Friday, April 26, 2013
The California stem cell agency has put out a bid for a private lobbyist to watch out for its interests in Sacramento, perhaps severing a longtime relationship with one of the Capitol's more prestigious power brokers.
The $3 billion agency has had a contract since 2005 with Nielsen Merksamer Parrinello Gross & Leoni LLP of Sacramento, which reported lobbying revenue last year of more than $5 million. That made it one of the top revenue producers among California lobbyists.
The agency's contract is tiny, however. It started at $49,900 for five months in 2005 on a no-bid contract with Nielsen, although the annual figure is now $49,999. The agency's request this month for bids calls for a boost to $65,000 annually.

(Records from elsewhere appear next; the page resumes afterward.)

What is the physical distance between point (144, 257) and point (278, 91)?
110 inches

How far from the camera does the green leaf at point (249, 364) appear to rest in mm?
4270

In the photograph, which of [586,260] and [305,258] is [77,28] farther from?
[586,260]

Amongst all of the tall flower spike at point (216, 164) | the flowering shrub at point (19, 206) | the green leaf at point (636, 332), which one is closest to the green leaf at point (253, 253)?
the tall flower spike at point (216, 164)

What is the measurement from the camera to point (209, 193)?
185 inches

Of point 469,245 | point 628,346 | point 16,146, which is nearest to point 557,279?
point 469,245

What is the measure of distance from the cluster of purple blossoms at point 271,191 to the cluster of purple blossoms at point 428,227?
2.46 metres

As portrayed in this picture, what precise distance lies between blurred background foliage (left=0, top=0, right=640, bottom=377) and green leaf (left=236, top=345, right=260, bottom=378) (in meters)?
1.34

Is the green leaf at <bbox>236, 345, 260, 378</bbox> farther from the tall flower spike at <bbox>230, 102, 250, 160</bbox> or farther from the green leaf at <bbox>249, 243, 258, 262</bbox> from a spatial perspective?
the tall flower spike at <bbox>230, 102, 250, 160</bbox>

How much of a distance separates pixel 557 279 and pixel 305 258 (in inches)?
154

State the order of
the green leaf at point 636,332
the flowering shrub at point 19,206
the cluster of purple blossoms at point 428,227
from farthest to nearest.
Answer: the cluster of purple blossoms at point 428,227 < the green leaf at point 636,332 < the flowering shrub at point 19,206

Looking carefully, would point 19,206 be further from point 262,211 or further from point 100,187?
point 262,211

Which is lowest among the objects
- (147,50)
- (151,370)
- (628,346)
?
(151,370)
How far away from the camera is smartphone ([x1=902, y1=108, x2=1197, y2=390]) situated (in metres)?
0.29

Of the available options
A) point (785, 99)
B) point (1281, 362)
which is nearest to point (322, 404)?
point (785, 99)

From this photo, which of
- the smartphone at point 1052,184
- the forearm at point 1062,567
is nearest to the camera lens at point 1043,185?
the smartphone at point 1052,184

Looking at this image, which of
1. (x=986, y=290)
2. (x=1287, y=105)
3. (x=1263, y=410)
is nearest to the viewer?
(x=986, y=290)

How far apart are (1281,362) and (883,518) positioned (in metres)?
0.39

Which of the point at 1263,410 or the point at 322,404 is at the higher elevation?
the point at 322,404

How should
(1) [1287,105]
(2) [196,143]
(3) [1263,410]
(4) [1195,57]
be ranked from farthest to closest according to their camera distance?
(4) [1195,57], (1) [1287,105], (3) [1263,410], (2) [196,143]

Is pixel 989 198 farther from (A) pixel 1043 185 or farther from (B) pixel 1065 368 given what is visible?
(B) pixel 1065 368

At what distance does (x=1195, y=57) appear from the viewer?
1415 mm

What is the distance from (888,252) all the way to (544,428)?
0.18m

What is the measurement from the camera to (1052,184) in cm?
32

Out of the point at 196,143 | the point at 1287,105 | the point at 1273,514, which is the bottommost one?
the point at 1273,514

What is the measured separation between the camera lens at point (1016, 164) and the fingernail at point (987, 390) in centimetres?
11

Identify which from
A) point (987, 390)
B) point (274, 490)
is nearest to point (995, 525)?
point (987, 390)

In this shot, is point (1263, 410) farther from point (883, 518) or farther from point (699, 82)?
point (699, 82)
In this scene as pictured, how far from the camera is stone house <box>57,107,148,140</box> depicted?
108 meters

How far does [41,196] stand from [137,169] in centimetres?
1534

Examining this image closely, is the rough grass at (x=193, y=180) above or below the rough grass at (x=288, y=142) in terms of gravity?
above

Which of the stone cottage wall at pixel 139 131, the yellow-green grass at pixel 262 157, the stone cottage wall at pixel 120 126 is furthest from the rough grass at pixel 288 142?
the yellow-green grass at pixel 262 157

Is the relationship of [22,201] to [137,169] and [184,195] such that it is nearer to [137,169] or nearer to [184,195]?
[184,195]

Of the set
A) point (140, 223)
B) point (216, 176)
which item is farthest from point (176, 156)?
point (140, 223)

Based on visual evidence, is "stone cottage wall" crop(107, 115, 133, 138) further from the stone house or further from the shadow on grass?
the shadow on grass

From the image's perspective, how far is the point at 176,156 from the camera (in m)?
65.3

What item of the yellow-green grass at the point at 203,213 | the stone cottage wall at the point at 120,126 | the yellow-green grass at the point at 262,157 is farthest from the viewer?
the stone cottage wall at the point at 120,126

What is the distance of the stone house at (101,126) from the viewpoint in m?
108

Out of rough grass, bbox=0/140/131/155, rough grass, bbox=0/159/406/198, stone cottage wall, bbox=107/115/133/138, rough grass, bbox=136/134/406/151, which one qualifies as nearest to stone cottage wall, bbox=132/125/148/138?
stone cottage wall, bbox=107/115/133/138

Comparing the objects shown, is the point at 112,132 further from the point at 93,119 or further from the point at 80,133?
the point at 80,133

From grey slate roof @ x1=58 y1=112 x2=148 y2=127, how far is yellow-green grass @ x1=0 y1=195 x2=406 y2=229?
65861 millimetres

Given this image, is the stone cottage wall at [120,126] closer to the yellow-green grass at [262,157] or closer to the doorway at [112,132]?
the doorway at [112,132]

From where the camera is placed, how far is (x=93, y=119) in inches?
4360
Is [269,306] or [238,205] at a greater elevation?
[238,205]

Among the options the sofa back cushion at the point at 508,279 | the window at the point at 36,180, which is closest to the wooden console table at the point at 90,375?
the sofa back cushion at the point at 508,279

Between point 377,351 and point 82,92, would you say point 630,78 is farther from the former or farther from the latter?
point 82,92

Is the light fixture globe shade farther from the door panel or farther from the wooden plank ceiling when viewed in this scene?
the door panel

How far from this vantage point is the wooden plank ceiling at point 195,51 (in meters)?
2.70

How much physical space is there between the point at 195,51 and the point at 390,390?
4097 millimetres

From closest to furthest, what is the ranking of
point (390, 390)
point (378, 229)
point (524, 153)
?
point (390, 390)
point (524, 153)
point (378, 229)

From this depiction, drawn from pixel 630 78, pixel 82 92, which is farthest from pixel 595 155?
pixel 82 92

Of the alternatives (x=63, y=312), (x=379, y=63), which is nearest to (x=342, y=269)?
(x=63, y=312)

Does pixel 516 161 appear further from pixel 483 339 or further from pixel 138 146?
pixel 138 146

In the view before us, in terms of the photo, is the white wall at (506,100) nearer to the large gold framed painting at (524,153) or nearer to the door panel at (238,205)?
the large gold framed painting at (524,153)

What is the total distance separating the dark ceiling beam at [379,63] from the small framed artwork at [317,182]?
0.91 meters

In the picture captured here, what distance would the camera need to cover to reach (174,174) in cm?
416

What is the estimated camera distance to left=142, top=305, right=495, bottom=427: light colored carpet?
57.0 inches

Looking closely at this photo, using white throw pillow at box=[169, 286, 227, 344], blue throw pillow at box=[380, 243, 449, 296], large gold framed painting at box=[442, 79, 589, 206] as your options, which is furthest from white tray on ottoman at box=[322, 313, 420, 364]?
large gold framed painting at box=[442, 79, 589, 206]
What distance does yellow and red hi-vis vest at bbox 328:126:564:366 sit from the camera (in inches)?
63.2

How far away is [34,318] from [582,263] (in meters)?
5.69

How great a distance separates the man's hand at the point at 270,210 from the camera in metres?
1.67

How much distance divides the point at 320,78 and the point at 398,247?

Nielsen Merksamer is very active in health care lobbying. Its biotech/pharmaceutical clients have included Genentech, Merck & Co. and Pfizer. The firm also played a role in the drafting of and campaign for Proposition 71 in 2004. In 2009, at the behest of Robert Klein, then chairman of the agency, it produced a legal memo that Klein used to help box in the agency governing board on taking a position on the Little Hoover Commission report recommending major changes at the enterprise.
The stem cell agency is one of the few agencies that hires a private lobbyist, which has raised some eyebrows. Nearly all agencies handle legislative relations internally.